## PROBLEM STATEMENT
Set down the whole listing that follows, precisely as written.

## RECORDED INFORMATION

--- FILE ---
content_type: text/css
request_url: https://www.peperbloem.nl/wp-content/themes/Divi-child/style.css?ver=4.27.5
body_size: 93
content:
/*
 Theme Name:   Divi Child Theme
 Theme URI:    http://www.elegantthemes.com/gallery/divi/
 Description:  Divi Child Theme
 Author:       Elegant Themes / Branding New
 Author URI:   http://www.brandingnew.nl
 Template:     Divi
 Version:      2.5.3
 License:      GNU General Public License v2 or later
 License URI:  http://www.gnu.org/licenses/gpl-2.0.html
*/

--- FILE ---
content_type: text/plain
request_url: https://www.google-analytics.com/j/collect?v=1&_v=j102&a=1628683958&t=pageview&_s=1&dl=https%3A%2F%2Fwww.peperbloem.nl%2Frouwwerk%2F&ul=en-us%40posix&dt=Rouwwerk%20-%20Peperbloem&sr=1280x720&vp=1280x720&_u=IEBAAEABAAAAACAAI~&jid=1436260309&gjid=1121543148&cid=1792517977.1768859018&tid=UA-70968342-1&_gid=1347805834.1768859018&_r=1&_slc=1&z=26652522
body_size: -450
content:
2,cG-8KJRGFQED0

## OUTPUT OF THE TASK
--- FILE ---
content_type: text/css
request_url: https://www.peperbloem.nl/wp-content/themes/Divi-child/style.css?ver=4.27.5
body_size: 93
content:
/*
 Theme Name:   Divi Child Theme
 Theme URI:    http://www.elegantthemes.com/gallery/divi/
 Description:  Divi Child Theme
 Author:       Elegant Themes / Branding New
 Author URI:   http://www.brandingnew.nl
 Template:     Divi
 Version:      2.5.3
 License:      GNU General Public License v2 or later
 License URI:  http://www.gnu.org/licenses/gpl-2.0.html
*/

--- FILE ---
content_type: text/plain
request_url: https://www.google-analytics.com/j/collect?v=1&_v=j102&a=1628683958&t=pageview&_s=1&dl=https%3A%2F%2Fwww.peperbloem.nl%2Frouwwerk%2F&ul=en-us%40posix&dt=Rouwwerk%20-%20Peperbloem&sr=1280x720&vp=1280x720&_u=IEBAAEABAAAAACAAI~&jid=1436260309&gjid=1121543148&cid=1792517977.1768859018&tid=UA-70968342-1&_gid=1347805834.1768859018&_r=1&_slc=1&z=26652522
body_size: -450
content:
2,cG-8KJRGFQED0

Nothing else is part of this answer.